When you create this Pod, the container is automatically assigned a memory limit of 256 MiB. It will restart when it hits that limit
Namespace Quotas
You can also set resource limits at the namespace level. This is useful if you want to prevent a single user from monopolizing all the resources on a cluster. You can set a quota for the total amount of CPU and memory that can be used by all Pods in a namespace.
namespace-with-quota/02-memory-quota.yaml
apiVersion: v1
kind: ResourceQuota
metadata:
name: memory-quota
namespace: kiamol-ch12-memory
spec:
hard:
limits.memory: 150Mi
Now, if a pod specifies a limit that is greater than the namespace quota, it will not be created.

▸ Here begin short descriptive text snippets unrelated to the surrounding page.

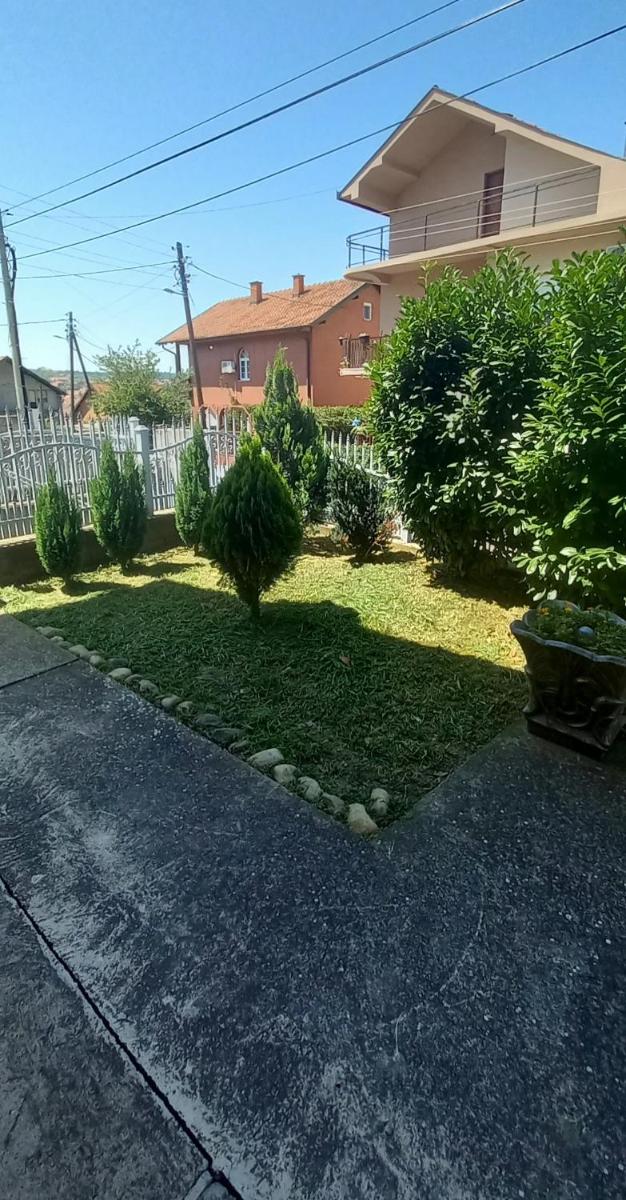 Serbian home Smederevo - Housity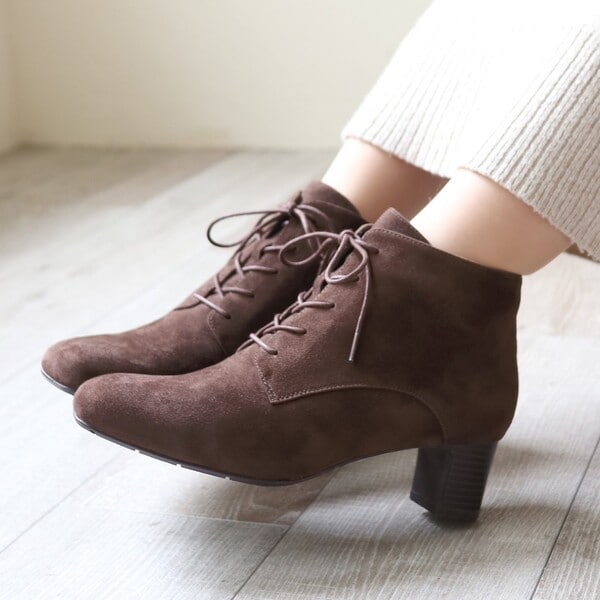 [}C][XAbvu[c/16261/[hJIiMODE KAORIj _[NuE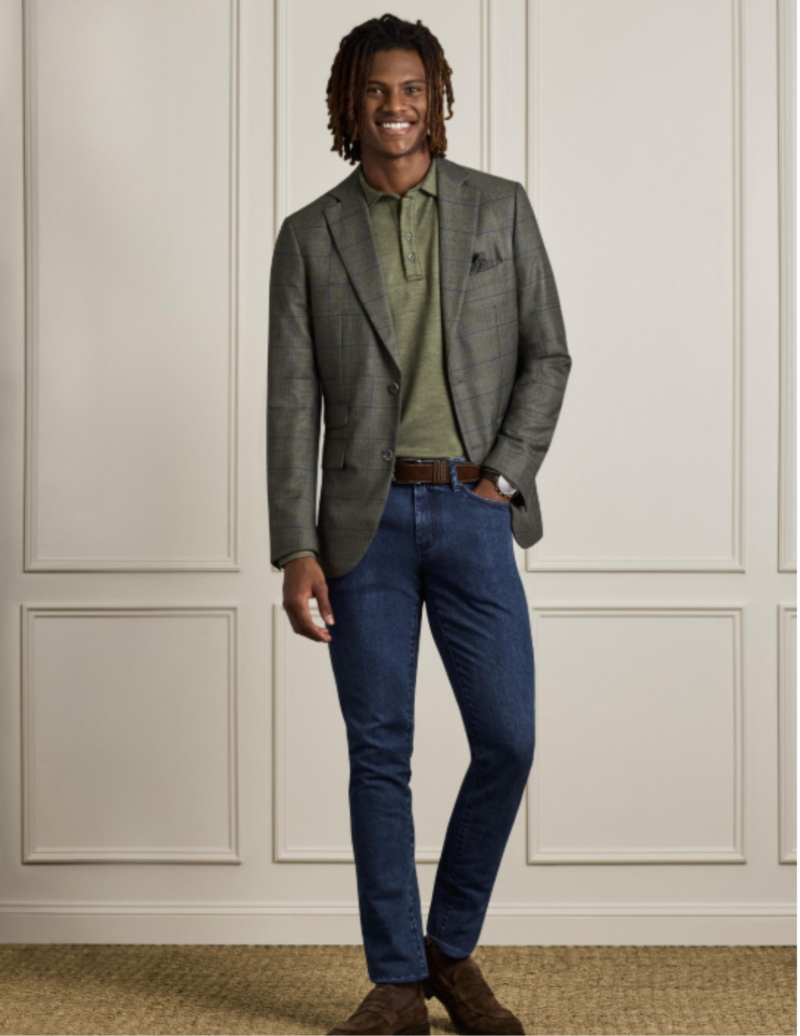Shelley Golden best Mens’ personal Stylist in the San Francico bay area and silicon valley Shelley Golden best Mens' personal Stylist in the San Francico bay area and silicon valley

For example:
03-memory-allocator.yaml
apiVersion: apps/v1
kind: Deployment
...
spec:
containers:
- name: api
image: kiamol/ch12-memory-allocator
resources:
limits:
memory: 200Mi
CPU Limits
CPU limits to containers and quotas, but they work in a slightly different way. Containers with a CPU limit run with a fixed amount of processing power, and they can use as much of that CPU as they like—they aren’t replaced if they hit the limit
You can use multiples to give your app container access to many cores or divide a single core into “millicores,” where one millicore is one-thousandth of a core
web-with-cpu-limit.yaml
spec:
containers:
- image: kiamol/ch05-pi
command: ["dotnet", "Pi.Web.dll", "-m", "web"]
resources:
limits:
cpu: 250m # 250 millicores limits the container to 0.25 cores.
Include both CPU and memory limits in your Pod specs.
Resource Constraint Failures
What if you have a namespace quota of 500m, but you have two replicas with a limit of 300m each? It will only deploy one pod. YOu can see it like this:
# after deploying your app with two repolicas
% kubectl get deploy -n kiamol-ch12-cpu
NAME READY UP-TO-DATE AVAILABLE AGE
pi-web 1/2 1 1 44s
# Debug what happened (It will tell you it ran out of quota)
% kubectl describe replicaset -n kiamol-ch12-cpu
# Get resource quota
% kl get resourcequota -n kiamol-ch12-memory
Checking Available Resources
You can check cpu available on a node like so:
kubectl get nodes -o jsonpath='{.items[].status.allocatable.cpu}'
Also, when you scale things up, it is helpful to check the ReplicaSet to see if it is scaling up. If it is not, it is likely because it is hitting a resource limit.
kubectl get rs -l app=pi-web --all-namespaces
Don’t Use CPU Limits?
This blog post is controversial, Michal thinks it’s bad advice. I tend to agree with Michal.
Requests vs. Limits
No CPU limit
If you do not specify a CPU limit for a Container, then one of these situations applies:
The Container has no upper bound on the CPU resources it can use. The Container could use all of the CPU resources available on the Node where it is running.
The Container is running in a namespace that has a default CPU limit, and the Container is automatically assigned the default limit. Cluster administrators can use a LimitRange to specify a default value for the CPU limit.
Limits create requests by default
If you specify a CPU limit for a Container but do not specify a CPU request, Kubernetes automatically assigns a CPU request that matches the limit. Similarly, if a Container specifies its own memory limit but does not specify a memory request, Kubernetes automatically assigns a memory request that matches the limit.